In this page, we look at differences in the inputs which create theirs vs our figures. In Section 6.2 we investigate differences across population estimates. In Section 6.3 we investigate differences in the FPM transfers data-set; starting with the nominal FPM transfers (Section 6.3.1) then moving onto special cases which require 1997 data (Section 6.3.2). Lastly, we dive into differences in the labor market statistics.
The following table presents comparisons between our and their
population data-sets.
Of the 78,344 municipalities-years after 2000 available; both our and their data-sets share the same values for 70,566 municipality-years and differ (without counting missing data) across 6,943. While both data-sets share 437 missing municipalities, we have 392 additional missing municipality-years. Their data, on the other hand, has 6 missing municipality years.
6.2.2 Which municipalities are they missing?
They are missing municipalities which were admittedly tricky to deal with when I cleaned the data but which we dealt with correctly and they didn’t. These 6 municipalities appear in the data-set in 2009 or 2013. Since we use the FPM transfer data with the original IBGE estimates available to the TCU in the year prior, rather than the IBGE population data, we were able to catch these.
pop_our_present_theirs_missing %>%merge(ibge_info, . , by =c("cod6"), all.x=F, all.y=T)
6.2.3 Which municipalities are we missing?
Figures Figure 6.4 and Figure 6.5 highlight that there are no municipalities within the analysis sample that have missing population data. Additionally, in our do file, we do not exclude observations that do not get merged, so premature dropping (which would impact total FPM computations) is not an issue for us.
Municipalities missing in both data-sets is partially an artifact of the data wrangling done below and has no impact in the final analysis. This occurs because there are some municipalities which appear and dissapear in the full panel. Below (Table 6.2) highlights these municipalities.
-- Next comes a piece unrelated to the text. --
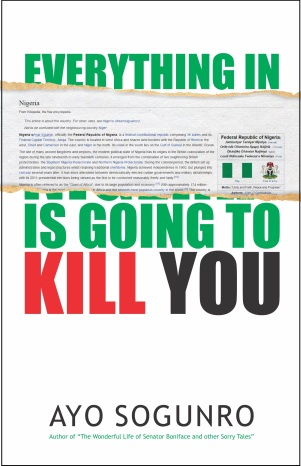 everything-in-nigeria-cover-with-border1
Additionally, there are some odd municipalities in their data-set which seemingly do not have any real world equivalents. (e.g. 159991) If this isn’t an error, then I would guess it is an old municipality code which does not exist.
6.2.5 Which municipalities are different but not missing?
There are roughly 7,000 municipalities with mis-matching data. The issue occurs in all states but is mostly limited to 2010 and 2011. Most differences are relatively small, but they can extend up til 20,000 people.
6.2.6 What could explain these inconsistent municipalities?
First, as shown above, the deviation is both positive and negative and appears relatively symmetrical.
6.2.6.1 2010 has no official estimates online.
The reason for inconsistent estimates in 2010 is that there is no official estimates/documentation on the IBGE page for that year. Moreover, the authors do not state where exactly they source their data from, apart from stating it comes from IBGE. We checked the paper, the online appendix and the readme files and found no reference to this.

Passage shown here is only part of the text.